Effect of next-nearest neighbor interactions on the dynamic order parameter of the Kinetic Ising model in an oscillating field

TL;DR

This study investigates how next-nearest neighbor interactions influence the dynamic phase transition and metastable lifetime in a two-dimensional kinetic Ising model under an oscillating magnetic field, revealing an interaction-induced transition from deterministic to stochastic behavior.

Contribution

It introduces the effect of next-nearest neighbor interactions on the dynamic phase transition and metastable lifetime in the kinetic Ising model, highlighting an interaction-induced transition.

Findings

Identification of a transition from zero to non-zero dynamic order parameter due to NNN interactions.

Demonstration that metastable lifetime depends on additional interactions beyond size, field, and temperature.
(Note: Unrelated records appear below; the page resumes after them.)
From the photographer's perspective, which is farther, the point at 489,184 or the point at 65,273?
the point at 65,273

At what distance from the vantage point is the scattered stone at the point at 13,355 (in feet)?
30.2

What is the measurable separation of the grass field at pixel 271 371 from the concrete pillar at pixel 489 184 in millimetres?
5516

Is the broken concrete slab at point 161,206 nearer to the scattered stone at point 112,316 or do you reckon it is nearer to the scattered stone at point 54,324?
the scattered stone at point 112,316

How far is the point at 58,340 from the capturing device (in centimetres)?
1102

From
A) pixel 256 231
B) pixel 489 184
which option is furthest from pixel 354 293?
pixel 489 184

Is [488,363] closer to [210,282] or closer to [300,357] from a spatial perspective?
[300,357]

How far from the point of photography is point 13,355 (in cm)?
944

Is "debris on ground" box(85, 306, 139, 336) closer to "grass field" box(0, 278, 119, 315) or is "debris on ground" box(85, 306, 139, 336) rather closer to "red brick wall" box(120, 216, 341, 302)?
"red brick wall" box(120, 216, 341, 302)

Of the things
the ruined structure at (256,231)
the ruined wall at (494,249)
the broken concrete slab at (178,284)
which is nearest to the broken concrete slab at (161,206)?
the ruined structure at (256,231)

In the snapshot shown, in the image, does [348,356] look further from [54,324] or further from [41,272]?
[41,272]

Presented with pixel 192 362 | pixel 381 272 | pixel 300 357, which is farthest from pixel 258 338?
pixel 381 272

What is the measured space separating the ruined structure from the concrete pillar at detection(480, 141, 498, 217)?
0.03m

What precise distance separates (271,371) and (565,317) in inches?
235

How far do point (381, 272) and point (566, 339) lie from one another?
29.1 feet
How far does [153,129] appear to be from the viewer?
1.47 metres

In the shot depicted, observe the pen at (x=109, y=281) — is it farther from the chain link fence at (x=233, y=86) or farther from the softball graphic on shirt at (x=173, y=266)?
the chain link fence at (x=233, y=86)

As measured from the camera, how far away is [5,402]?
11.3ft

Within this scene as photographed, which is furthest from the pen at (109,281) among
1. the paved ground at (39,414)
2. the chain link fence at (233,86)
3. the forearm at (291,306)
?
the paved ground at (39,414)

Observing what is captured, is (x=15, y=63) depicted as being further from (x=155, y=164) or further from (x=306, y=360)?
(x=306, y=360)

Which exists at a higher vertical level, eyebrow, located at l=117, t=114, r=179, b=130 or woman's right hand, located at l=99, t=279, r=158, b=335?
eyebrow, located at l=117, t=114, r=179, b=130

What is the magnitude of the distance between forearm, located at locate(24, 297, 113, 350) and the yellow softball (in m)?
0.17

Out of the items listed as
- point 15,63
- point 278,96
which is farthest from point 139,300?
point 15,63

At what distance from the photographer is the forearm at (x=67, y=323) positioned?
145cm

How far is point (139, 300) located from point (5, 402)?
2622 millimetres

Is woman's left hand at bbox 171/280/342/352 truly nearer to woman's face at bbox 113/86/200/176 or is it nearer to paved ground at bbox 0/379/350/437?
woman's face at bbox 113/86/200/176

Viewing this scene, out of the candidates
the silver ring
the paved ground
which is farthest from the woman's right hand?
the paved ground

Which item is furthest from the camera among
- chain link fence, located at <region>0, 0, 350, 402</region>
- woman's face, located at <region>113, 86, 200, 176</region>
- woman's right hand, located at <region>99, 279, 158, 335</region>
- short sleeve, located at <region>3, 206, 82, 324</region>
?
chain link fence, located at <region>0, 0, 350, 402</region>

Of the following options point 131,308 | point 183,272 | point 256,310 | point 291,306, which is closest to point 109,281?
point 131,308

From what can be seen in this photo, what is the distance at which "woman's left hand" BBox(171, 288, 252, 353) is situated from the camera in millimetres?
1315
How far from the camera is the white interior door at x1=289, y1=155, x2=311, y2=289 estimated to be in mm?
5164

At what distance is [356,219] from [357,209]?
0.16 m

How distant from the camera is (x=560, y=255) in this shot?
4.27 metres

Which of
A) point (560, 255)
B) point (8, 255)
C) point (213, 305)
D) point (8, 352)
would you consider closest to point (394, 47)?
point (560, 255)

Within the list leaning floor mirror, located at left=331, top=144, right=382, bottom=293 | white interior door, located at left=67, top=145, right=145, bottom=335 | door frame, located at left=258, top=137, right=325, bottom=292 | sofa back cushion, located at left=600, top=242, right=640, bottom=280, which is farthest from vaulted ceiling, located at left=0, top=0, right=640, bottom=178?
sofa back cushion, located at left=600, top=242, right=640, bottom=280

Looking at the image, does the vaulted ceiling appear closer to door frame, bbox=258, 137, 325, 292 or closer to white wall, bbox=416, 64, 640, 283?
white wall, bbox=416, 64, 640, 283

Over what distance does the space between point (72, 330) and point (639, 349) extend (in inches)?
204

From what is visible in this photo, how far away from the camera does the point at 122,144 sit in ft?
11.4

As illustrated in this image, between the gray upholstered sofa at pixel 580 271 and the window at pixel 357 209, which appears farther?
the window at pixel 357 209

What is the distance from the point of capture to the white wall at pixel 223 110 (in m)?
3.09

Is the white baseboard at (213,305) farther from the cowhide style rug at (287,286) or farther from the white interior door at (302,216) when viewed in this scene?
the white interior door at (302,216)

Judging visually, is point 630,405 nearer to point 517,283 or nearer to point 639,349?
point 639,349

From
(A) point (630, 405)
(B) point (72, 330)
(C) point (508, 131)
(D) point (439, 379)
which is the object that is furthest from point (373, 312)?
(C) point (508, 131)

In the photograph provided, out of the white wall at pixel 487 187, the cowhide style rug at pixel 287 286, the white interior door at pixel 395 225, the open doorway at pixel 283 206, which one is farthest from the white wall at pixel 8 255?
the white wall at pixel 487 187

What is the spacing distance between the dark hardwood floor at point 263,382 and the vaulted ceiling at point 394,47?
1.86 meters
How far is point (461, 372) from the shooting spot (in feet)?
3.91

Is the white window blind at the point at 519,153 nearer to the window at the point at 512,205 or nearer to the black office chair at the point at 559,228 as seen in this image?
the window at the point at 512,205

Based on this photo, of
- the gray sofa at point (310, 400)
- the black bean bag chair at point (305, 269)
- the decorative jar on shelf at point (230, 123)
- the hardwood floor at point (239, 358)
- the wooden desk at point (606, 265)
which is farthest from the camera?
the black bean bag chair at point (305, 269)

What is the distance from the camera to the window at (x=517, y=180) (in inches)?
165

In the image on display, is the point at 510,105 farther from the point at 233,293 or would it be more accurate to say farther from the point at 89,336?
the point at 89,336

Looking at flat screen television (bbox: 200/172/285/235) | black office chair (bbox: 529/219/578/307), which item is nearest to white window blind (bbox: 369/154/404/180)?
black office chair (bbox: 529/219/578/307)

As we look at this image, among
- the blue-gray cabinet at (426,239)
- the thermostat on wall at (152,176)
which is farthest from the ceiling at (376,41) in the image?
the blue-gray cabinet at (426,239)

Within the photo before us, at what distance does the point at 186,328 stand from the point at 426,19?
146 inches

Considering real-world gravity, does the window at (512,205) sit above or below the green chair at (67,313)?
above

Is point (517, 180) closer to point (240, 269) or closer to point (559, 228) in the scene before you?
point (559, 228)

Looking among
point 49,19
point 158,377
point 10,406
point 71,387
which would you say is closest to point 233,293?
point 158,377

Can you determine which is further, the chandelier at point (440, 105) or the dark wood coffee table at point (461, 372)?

Evidence of an interaction-induced transition from deterministic to stochastic states.

Abstract

We study the effects of next-nearest neighbor (NNN) interactions in the two-dimensional ferromagnetic kinetic Ising model exposed to an oscillating field. By tuning the interaction ratio (p = JNNN/JNN) of the NNN (JNNN) to the nearest-neighbor (NN) interaction (JNN) we find that the model undergoes a transition from a regime in which the dynamic order parameter Q is equal to zero to a phase in which Q is not equal to zero. From our studies we conclude that the model can exhibit an interaction induced transition from a deterministic to a stochastic state. Furthermore, we demonstrate that the systems' metastable lifetime is sensitive not only to the lattice size, external field amplitude, and temperature (as found in earlier studies) but also to additional interactions present in the system.